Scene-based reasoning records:
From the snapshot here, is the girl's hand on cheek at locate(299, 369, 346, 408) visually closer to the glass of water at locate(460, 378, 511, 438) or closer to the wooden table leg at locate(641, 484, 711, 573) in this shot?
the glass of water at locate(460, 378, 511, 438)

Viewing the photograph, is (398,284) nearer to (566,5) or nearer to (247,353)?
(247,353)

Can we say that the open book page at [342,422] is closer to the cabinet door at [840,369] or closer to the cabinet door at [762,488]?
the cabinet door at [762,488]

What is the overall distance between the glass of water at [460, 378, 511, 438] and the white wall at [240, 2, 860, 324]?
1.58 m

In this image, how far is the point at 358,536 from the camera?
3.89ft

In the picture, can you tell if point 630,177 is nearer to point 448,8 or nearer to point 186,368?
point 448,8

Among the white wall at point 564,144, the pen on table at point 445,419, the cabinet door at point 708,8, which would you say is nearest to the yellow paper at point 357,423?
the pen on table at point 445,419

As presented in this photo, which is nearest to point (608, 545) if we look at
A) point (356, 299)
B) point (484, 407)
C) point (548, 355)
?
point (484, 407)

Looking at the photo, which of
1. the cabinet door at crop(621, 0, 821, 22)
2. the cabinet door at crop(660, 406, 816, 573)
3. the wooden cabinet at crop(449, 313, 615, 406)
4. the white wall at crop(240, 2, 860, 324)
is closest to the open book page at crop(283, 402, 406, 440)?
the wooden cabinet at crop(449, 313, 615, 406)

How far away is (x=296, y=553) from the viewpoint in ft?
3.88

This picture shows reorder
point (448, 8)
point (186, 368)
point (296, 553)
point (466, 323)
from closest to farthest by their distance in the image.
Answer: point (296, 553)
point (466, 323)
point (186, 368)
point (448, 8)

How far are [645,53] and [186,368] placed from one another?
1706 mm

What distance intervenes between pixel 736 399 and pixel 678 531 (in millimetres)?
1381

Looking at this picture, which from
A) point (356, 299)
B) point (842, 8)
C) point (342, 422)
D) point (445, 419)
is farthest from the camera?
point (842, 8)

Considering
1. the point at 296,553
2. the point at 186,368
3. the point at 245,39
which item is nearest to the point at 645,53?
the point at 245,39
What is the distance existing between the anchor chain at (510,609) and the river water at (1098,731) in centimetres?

Work to do: Extract all of the data above without altering anything.

Task output:
From the snapshot here, is the girl's hand on cheek at locate(299, 369, 346, 408) visually closer to the glass of water at locate(460, 378, 511, 438) or closer to the wooden table leg at locate(641, 484, 711, 573) in this shot?
the glass of water at locate(460, 378, 511, 438)

Viewing the photograph, is (398,284) nearer to (566,5) or nearer to (247,353)?
(247,353)

Can we say that the open book page at [342,422] is closer to the cabinet door at [840,369] or closer to the cabinet door at [762,488]?
the cabinet door at [762,488]

What is the overall distance between the glass of water at [460, 378, 511, 438] and the white wall at [240, 2, 860, 324]?
1.58 m

In this image, how far is the point at 358,536 from the camera?
3.89ft

In the picture, can you tell if point 630,177 is nearer to point 448,8 or nearer to point 186,368?
point 448,8

Among the white wall at point 564,144, the pen on table at point 445,419, the cabinet door at point 708,8, which would you say is nearest to the yellow paper at point 357,423?
the pen on table at point 445,419

As presented in this photo, which is nearest to point (608, 545) if we look at
A) point (356, 299)
B) point (484, 407)
C) point (548, 355)
?
point (484, 407)

Looking at the photo, which of
1. the cabinet door at crop(621, 0, 821, 22)
2. the cabinet door at crop(660, 406, 816, 573)
3. the wooden cabinet at crop(449, 313, 615, 406)
4. the white wall at crop(240, 2, 860, 324)
is closest to the open book page at crop(283, 402, 406, 440)?
the wooden cabinet at crop(449, 313, 615, 406)

How far away is (x=296, y=553) from the viewpoint in ft?
3.88

This picture shows reorder
point (448, 8)
point (186, 368)
point (296, 553)
point (466, 323)
from closest to farthest by their distance in the image.
Answer: point (296, 553)
point (466, 323)
point (186, 368)
point (448, 8)

How far are [645,53] and [186,368] placed from one another?
1706 mm

What distance intervenes between pixel 736 399 and pixel 678 531 (in millimetres)?
1381

Looking at this picture, which from
A) point (356, 299)
B) point (842, 8)
C) point (342, 422)
D) point (445, 419)
is farthest from the camera?
point (842, 8)

Considering
1. the point at 296,553
2. the point at 186,368
3. the point at 245,39
which item is nearest to the point at 645,53?
the point at 245,39
What is the distance existing between the anchor chain at (510,609) and the river water at (1098,731) in centimetres?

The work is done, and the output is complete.